> YOUR TASK:
Repeat the entire listing below exactly.

> DATA PROVIDED:
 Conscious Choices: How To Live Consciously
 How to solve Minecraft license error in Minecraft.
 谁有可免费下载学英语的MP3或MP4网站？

> WRITTEN RESPONSE:
 Conscious Choices: How To Live Consciously
 How to solve Minecraft license error in Minecraft.
 谁有可免费下载学英语的MP3或MP4网站？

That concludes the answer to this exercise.